Abstract 1035P
Background
The microbiota community is considered as an organ of the human body. Recent studies have found that gut microbiota may impact on the interaction between immune regulation and tumor treatment. The aim of this study is to characterize the gut microbiota in advanced NSCLC patients, and its relationship with response to immune checkpoint blockade (ICB).
Methods
Stool samples from 84 advanced NSCLC patients were collected prior ICB as first or second line treatment. 16S rRNA gene sequencing and SILVA_release_132 database were used for taxonomic profiling. Diversity indices, including Chao1, Shannon and Inverse Simpson index (IDI), abundance of certain taxa, clinicopathological characteristics, dietary habits and antibiotic usage were evaluated for association with clinical benefit (CB) [complete or partial response, stable disease vs. progressive disease (PD), according to RECIST1.1]. Continuous variables were stratified into high or low using median as cut-off. For survival analysis, Cox Regression and Kaplan Meier curves with log-rank test were performed.
Results
From 84 NSCLC patients, 60 presented PD-L1 positive tumors and 39 were treated with ICB as first line. A total of 8872307 sequencing reads were obtained and clustered in 357 genera, being the most frequent Bacteroides (27.9%) and Alistipes (7.1%).
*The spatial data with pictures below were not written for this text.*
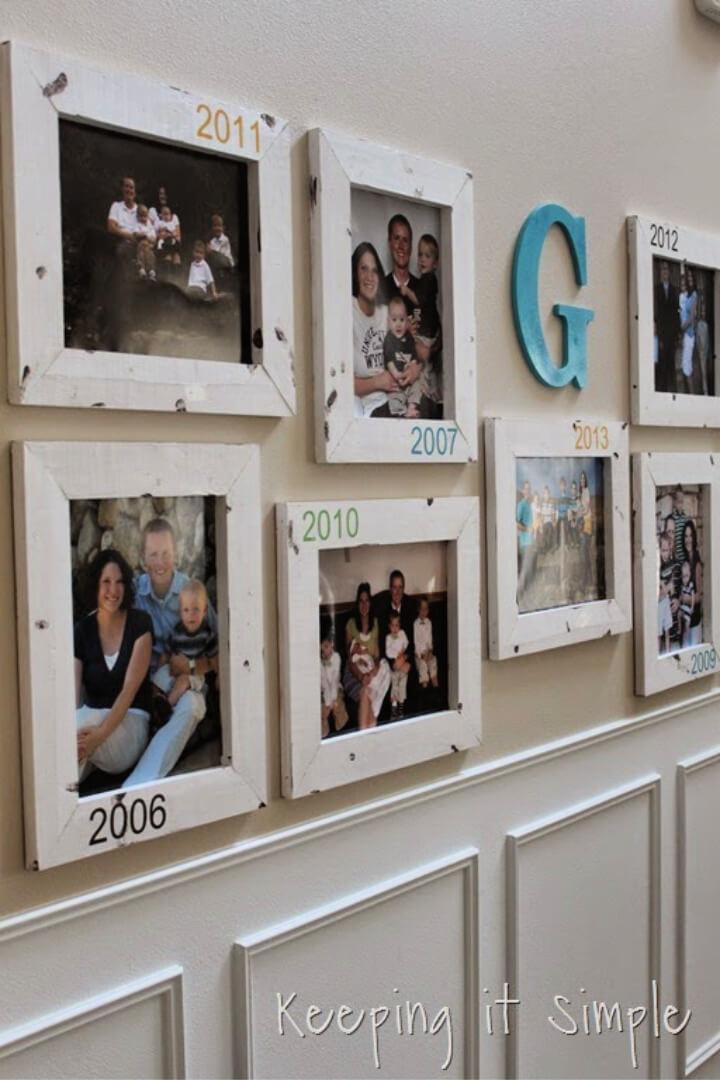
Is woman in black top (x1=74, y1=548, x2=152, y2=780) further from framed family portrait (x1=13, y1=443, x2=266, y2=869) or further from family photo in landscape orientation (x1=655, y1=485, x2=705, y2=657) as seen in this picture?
family photo in landscape orientation (x1=655, y1=485, x2=705, y2=657)

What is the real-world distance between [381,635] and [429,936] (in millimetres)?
480

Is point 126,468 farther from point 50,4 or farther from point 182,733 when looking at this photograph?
point 50,4

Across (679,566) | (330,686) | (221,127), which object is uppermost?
(221,127)

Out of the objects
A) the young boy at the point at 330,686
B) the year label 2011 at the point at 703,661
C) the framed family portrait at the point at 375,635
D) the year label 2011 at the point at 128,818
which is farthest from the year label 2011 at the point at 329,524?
the year label 2011 at the point at 703,661

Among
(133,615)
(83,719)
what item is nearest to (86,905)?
(83,719)

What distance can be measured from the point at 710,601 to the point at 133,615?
4.46ft

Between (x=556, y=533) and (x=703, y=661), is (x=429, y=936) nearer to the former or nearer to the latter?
(x=556, y=533)

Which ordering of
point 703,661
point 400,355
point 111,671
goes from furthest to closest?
point 703,661, point 400,355, point 111,671

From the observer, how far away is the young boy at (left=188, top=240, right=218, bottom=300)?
130 centimetres

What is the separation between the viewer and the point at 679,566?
2.16 m

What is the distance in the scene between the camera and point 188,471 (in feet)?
4.27

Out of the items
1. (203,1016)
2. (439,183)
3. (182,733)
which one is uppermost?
(439,183)

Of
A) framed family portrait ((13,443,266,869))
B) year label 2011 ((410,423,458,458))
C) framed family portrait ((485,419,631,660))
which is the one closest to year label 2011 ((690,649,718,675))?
framed family portrait ((485,419,631,660))

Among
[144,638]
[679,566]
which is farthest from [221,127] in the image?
[679,566]
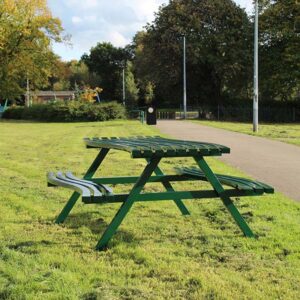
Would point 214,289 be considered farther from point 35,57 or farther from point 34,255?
point 35,57

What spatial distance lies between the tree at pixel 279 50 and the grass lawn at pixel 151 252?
122 ft

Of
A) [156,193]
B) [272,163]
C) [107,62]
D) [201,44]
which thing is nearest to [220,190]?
[156,193]

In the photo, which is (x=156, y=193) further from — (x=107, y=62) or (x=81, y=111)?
(x=107, y=62)

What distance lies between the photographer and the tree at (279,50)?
4300 cm

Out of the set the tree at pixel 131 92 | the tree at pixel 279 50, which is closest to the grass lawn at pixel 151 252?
the tree at pixel 279 50

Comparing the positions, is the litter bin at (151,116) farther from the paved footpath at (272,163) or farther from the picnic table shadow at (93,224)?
the picnic table shadow at (93,224)

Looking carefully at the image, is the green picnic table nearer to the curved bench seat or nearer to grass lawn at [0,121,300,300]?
the curved bench seat

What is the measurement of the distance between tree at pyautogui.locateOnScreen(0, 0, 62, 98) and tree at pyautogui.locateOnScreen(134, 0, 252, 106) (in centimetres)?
1043

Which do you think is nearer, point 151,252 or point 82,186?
point 151,252

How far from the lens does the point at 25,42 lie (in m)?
55.4

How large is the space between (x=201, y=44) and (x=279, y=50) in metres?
8.98

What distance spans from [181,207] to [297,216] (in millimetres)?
1405

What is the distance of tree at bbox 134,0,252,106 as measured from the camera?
5012cm

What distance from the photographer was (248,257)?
4688 millimetres
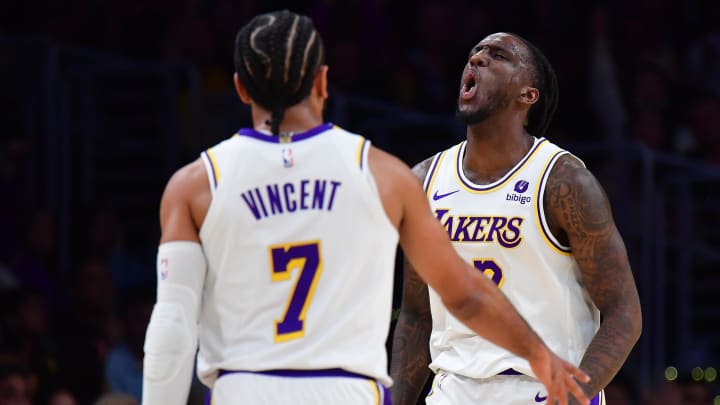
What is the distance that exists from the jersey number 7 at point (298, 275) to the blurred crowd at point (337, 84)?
11.4ft

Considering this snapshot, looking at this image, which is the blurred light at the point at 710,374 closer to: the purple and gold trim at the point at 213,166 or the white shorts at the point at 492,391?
the white shorts at the point at 492,391

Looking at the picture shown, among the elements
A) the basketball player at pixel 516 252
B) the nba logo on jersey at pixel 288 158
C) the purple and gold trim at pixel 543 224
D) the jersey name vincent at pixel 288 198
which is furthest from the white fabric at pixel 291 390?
the purple and gold trim at pixel 543 224

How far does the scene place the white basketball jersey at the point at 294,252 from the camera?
3.77 m

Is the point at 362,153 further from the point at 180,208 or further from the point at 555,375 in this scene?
the point at 555,375

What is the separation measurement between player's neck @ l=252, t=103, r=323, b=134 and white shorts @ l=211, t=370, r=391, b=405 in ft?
2.17

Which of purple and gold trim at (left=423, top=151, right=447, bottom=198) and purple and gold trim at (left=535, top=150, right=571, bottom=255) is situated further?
purple and gold trim at (left=423, top=151, right=447, bottom=198)

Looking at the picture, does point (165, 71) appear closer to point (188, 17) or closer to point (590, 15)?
point (188, 17)

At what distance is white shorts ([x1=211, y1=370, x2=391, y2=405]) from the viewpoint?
148 inches

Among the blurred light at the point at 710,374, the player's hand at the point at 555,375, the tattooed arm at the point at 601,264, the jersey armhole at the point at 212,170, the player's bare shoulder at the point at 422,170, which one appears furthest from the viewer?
the blurred light at the point at 710,374

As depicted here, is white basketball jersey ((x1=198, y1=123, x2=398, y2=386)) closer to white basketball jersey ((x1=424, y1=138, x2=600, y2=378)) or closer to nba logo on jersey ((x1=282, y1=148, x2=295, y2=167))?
nba logo on jersey ((x1=282, y1=148, x2=295, y2=167))

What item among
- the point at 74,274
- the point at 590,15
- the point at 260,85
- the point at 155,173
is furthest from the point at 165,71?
the point at 260,85

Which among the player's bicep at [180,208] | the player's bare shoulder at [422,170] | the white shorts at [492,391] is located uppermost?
the player's bicep at [180,208]

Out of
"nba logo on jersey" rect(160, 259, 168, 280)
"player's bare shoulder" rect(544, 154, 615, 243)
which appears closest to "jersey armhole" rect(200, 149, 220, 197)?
"nba logo on jersey" rect(160, 259, 168, 280)

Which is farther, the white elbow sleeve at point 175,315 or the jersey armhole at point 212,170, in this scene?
the jersey armhole at point 212,170
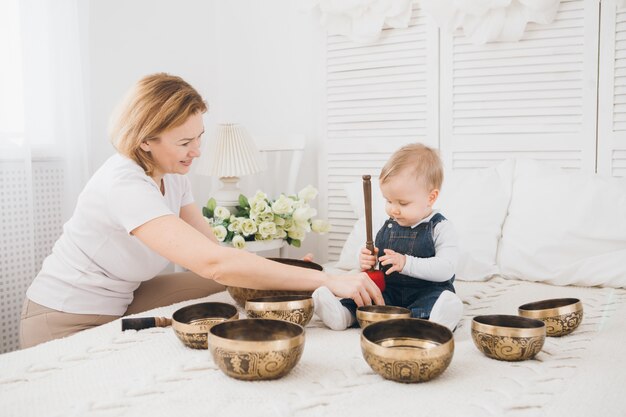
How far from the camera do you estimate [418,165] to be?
1.88m

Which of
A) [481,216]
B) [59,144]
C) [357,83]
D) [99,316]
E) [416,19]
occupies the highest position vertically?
[416,19]

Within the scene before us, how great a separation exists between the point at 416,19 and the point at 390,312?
1.90 m

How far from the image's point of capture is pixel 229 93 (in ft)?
12.0

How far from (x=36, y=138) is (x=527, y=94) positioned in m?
2.10

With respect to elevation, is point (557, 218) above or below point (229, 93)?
below

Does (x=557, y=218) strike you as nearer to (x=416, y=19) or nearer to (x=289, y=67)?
(x=416, y=19)

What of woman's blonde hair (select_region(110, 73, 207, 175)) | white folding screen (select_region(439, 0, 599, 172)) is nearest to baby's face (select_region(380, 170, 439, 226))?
woman's blonde hair (select_region(110, 73, 207, 175))

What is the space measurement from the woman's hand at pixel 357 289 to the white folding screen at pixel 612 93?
151cm

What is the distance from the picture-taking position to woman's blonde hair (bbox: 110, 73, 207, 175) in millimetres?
1827

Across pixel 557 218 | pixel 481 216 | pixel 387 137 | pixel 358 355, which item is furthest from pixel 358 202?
pixel 358 355

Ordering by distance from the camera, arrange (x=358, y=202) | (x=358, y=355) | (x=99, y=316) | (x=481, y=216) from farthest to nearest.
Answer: (x=358, y=202)
(x=481, y=216)
(x=99, y=316)
(x=358, y=355)

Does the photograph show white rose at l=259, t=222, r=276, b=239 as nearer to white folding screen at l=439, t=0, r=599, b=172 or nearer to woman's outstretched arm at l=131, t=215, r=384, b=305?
white folding screen at l=439, t=0, r=599, b=172

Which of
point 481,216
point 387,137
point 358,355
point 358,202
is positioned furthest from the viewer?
point 387,137

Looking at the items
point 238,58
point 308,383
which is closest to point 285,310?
point 308,383
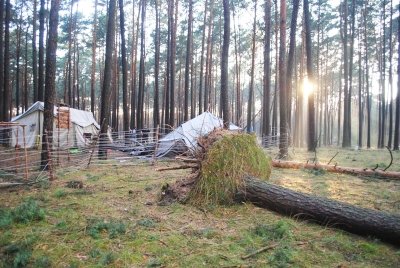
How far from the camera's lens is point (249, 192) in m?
5.61

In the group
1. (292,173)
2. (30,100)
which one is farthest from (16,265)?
(30,100)

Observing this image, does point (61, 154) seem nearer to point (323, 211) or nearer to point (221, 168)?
point (221, 168)

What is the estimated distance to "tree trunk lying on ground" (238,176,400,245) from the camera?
4102 millimetres

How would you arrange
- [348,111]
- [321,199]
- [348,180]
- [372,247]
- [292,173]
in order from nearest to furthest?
[372,247] < [321,199] < [348,180] < [292,173] < [348,111]

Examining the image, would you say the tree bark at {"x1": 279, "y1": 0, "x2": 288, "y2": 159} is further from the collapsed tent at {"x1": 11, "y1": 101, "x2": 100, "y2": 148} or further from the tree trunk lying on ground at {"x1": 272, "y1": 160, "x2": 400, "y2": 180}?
the collapsed tent at {"x1": 11, "y1": 101, "x2": 100, "y2": 148}

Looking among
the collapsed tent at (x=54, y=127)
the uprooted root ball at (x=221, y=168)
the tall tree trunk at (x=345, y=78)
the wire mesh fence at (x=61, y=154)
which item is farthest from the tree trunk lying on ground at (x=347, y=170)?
the tall tree trunk at (x=345, y=78)

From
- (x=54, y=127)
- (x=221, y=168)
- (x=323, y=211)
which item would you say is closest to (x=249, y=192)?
(x=221, y=168)

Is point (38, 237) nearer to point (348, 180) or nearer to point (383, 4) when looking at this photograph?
point (348, 180)

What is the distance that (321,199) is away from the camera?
492cm

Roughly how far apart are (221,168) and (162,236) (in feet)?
6.62

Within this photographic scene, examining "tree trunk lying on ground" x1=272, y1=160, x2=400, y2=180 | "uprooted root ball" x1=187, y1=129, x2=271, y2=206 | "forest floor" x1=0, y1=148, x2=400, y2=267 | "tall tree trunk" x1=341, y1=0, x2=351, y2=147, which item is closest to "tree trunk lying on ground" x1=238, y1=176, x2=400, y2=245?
"forest floor" x1=0, y1=148, x2=400, y2=267

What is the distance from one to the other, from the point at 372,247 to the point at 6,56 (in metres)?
21.2

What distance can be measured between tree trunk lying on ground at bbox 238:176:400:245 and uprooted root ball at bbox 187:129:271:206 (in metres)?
0.25

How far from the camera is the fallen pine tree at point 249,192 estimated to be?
4293mm
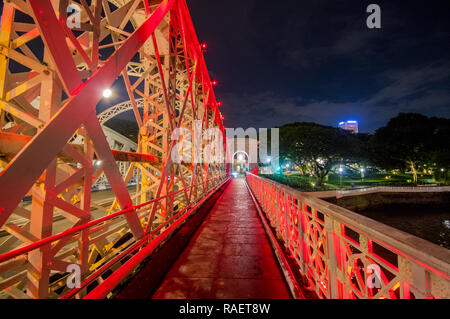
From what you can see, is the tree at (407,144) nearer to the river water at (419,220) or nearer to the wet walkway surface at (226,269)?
the river water at (419,220)

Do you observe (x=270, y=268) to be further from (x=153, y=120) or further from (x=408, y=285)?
(x=153, y=120)

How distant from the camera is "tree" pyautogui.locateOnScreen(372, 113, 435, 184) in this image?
26.8 m

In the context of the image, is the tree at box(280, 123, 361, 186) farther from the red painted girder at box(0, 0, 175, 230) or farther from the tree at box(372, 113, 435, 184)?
the red painted girder at box(0, 0, 175, 230)

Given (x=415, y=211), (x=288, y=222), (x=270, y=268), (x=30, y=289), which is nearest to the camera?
(x=30, y=289)

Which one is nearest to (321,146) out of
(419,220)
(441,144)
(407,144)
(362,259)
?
(419,220)

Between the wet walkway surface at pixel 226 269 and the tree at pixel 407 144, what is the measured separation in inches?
1254

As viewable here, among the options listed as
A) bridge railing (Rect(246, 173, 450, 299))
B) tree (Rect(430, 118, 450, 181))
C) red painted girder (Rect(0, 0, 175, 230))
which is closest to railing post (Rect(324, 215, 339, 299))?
→ bridge railing (Rect(246, 173, 450, 299))

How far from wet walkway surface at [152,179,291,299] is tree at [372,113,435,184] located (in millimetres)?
31863

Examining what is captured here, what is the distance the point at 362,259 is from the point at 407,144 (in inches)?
1512

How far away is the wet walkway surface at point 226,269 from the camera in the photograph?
7.73 feet
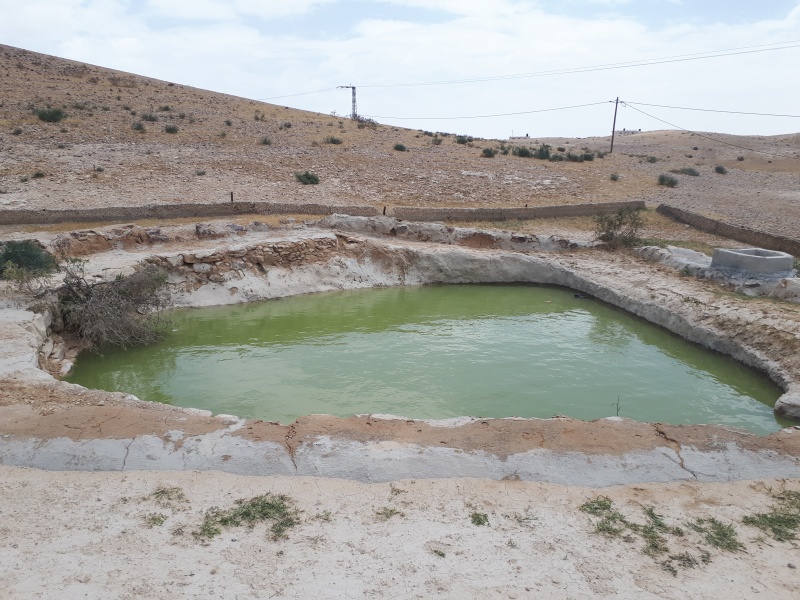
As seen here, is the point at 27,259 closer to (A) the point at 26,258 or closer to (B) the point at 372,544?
(A) the point at 26,258

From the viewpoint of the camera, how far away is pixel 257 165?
21438 millimetres

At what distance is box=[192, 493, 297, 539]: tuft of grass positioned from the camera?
456 centimetres

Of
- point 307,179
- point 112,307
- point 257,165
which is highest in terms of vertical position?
point 257,165

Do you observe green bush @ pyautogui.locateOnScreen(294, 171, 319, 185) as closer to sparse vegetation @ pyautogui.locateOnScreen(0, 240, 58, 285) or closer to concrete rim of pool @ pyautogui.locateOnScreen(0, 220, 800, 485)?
sparse vegetation @ pyautogui.locateOnScreen(0, 240, 58, 285)

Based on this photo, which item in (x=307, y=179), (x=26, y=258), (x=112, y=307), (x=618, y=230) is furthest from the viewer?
(x=307, y=179)

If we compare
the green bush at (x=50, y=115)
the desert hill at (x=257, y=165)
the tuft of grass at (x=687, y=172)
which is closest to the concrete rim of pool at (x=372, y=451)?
the desert hill at (x=257, y=165)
Patients with CB exhibited higher IDI compared with those with PD (p=0.004). Moreover, higher IDI was associated with prolonged progression-free survival (PFS) (p=0.014). High abundance of Butyricimonas in the samples was correlated with increased RR (p=0.01) and longer PFS (p=0.011) compared to low abundance. On the other hand, high frequency of Dialister was associated with reduced RR (p=0.002) and shorter PFS (p=0.003). Finally, the expression of PD-L1 was associated with increased response rate (RR) (p=0.020).
Conclusions
This study shows that diversity of gut microbiota is related to the ICB treatment response. In addition, high abundance of Butyricimonas and low abundance of Dialister could be considered as potential predictors of clinical benefit and PFS. Further analyses are being undertaken to find a compositional signature with predictive value. Funded by CB16/12/00350 from CIBEROnc, Arnal Planelles Foundation, AMACMA, GIDO group and PI18/00226 from ISCIII.
Clinical trial identification
Editorial acknowledgement
Legal entity responsible for the study
Research Foundation of General University Hospital of Valencia.
Funding
CB16/12/00350 from CIBERONC, Arnal Planelles Foundation, AMACMA, GIDO Group and PI18/00226 from ISCIII.
Disclosure
All authors have declared no conflicts of interest.